Die Neulinge der SHL schauten bei der Schlachtung einer Sau zu und legten bei der Kürbisernte Hand an.
Die Dusche beruhigt das Schwein, gleichzeitig macht sie es feucht, was für die Betäubung nötig ist. Die Elektroschock-Zange wird angesetzt, das Schwein sackt zusammen. Ein gezielter Stich in die Halsschlagader. Letzte Muskelkontraktionen, doch das Tier ist bereits tot. «Den stressfreien Tod hat das Nutztier verdient», erklärt Metzger Ernst Goldener. «Zudem ist die Fleischqualität besser, wenn die Sau nicht leiden muss.»
Es sind keine alltäglichen Bilder, welche die Studenten der Schweizerischen Hotelfachschule Luzern SHL zu Gesicht bekommen.

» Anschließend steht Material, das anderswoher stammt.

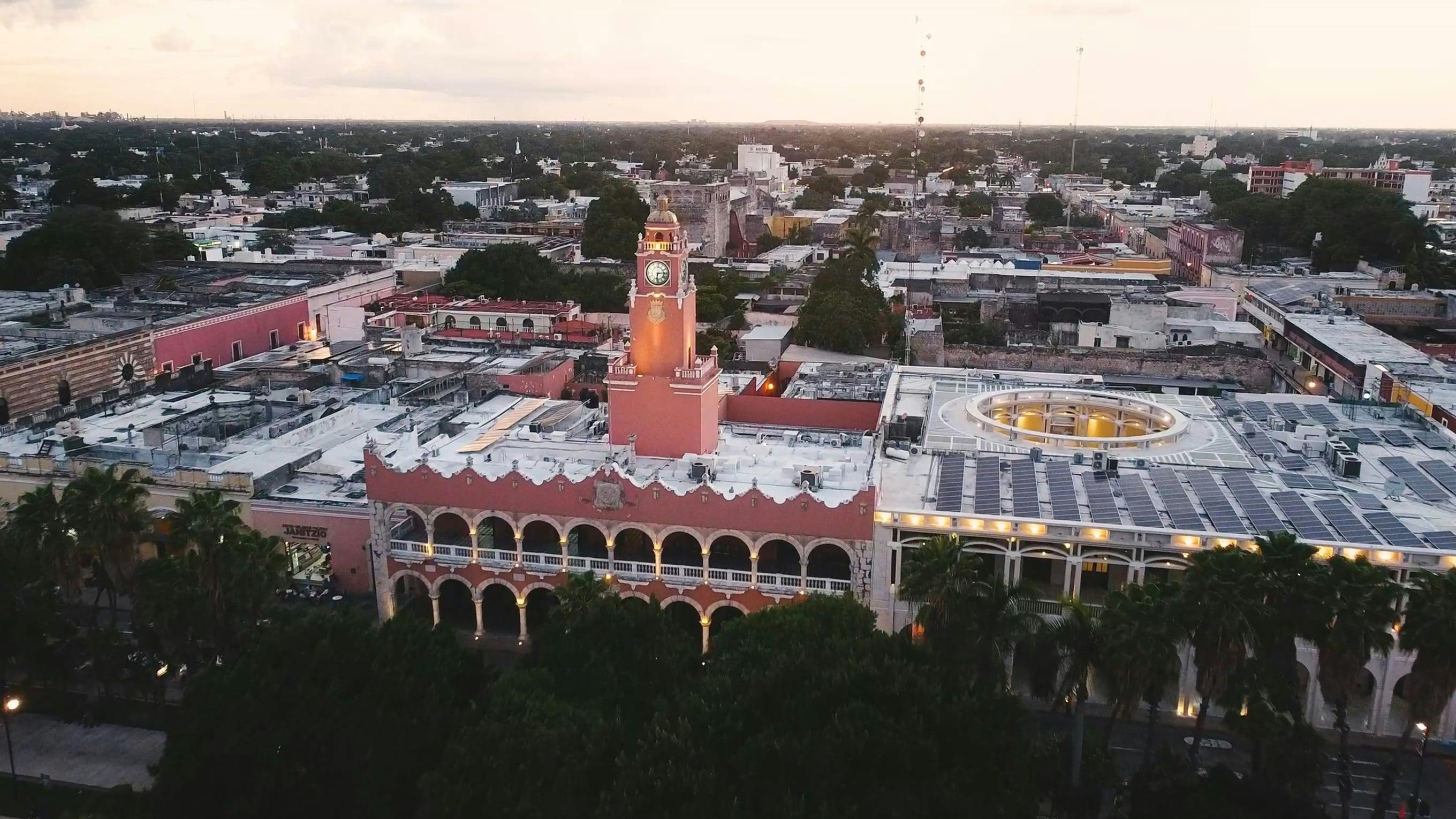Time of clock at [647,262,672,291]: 6:14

Die einen treten einen Schritt zurück, andere nutzen die Gelegenheit, um den Profi auszufragen und das frische Schlachtgut anzufassen.
Die Exkursion in der Ostschweiz gehört seit 1994 zu den Highlights des ersten Semesters an der SHL. Zwei Tage im Zeichen der Landwirtschaft. «Es ist uns wichtig, dass die Studenten wissen, wie die Produkte hergestellt werden, die sie in der Küche verwenden», erklärt Marc-André Dietrich, Leiter des ersten Semesters und Küchenchef. «Man muss wissen, wie der Bauer denkt und wie Kürbis wächst. Hier wird klar, warum Schweizer Produkte teurer aber oftmals sinnvoller sind. Sie sollen auch nachvollziehen können, wie ein Tier geschlachtet wird, von dem wir letztlich dem Gast ein Filet servieren.»

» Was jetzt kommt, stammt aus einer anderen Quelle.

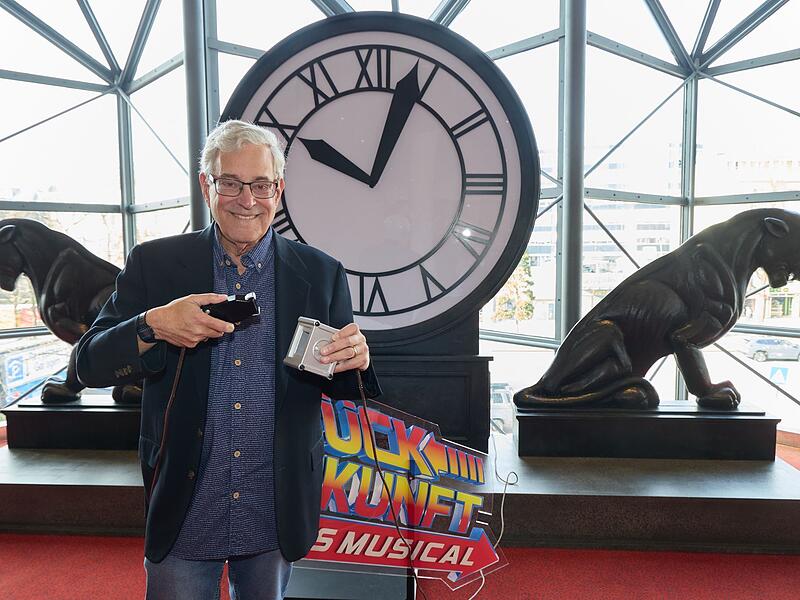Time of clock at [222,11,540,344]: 10:03
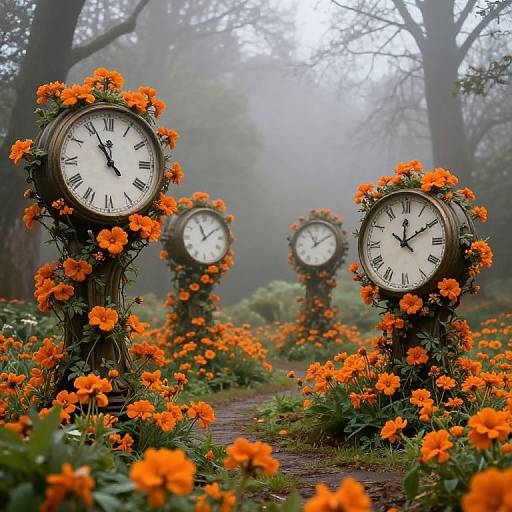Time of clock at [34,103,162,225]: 11:55
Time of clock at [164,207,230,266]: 11:09
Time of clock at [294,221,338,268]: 11:09
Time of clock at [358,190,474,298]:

Am Morgen des ersten Tages steht deshalb der Besuch bei Gemüsebauer Andreas Giger in Sevelen/SG an. Weshalb wird beim Gemüseanbau eine Fruchtfolge eingehalten? Welche Schädlingsbekämpfung ist gestattet? Wie sehen die ersten Versuchsresultate auf dem Süsskartoffelfeld aus?
Daniela Marschall, kantonale Beraterin im Bereich Gemüsebau, sorgt bei den SHL-Neulingen für mehr Klarheit im Wirrwarr der zahlreichen Bio-Labels. Suisse Garantie, Culinarium, Demeter IP-Suisse, AOP, Terrasuisse und weitere – was steckt dahinter? Daniela Marschall hinterfragt deren Sinn: «Der Kunde ist damit überfordert. Und auch wir müssen aufpassen, worauf wir setzen.»
Am Nachmittag geht’s nach Salez/SG. Dort wird die Klasse geteilt. Der Appenzeller Melkberater Max Waldburger zeigt der einen Hälfte, wie Käse gemacht wird: vom Melken einer Kartonkuh bis letztlich das Mutschli in der Hand der Studenten landet. Die andere Hälfte der Klasse sieht Ernst Goldener bei der Schlachtung einer Sau zu. Wer will, hilft beim Entborsten. Der Metzger erklärt, unterstützt durch Dietrich, sämtliche Teile des Tiers: Wo sitzt das Filet? Wo endet die Haxe? Welche Garmethode eignet sich für welches Stück?
Die Studenten übernachten in Zweiergruppen bei Bauernfamilien in der Region. Eine Gruppe erlebt am nächsten Morgen die Geburt zweier Kälber, manche helfen beim Melken der Kühe mit. Zurück in Salez wechseln die Gruppen: Wer am Vortag beim Schlachten zuschaute, darf nun zum Käser. Wer Käse zubereitete, geht zum Metzger. Als krönender Abschluss kommt das schlachtwarme Fleisch des zweiten Tags auf den Grill. Dietrich: «So ist die Qualität am besten. Herz und Zunge schmecken unglaublich.»
In der Folgewoche steht die Revanche an: Landwirtschaftsschüler sind dann zu Besuch an der SHL und tauchen in eine für sie unbekannte Welt ein. Unter anderem steht eine Degustation mit Hummer, Kaviar und Foie gras an. Zudem lernen sie die Verarbeitung ihrer Produkte in der Küche kennen. «Es geht ums gegenseitige Verständnis und darum, dass die Kommunikation gefördert wird», erläutert Hans Oppliger, Marketingleiter Landwirtschaft des Kantons St. Gallen. «Wir sitzen im gleichen Boot: Wir haben schlechte Arbeitszeiten, tiefe Löhne und arbeiten am gleichen Produkt.»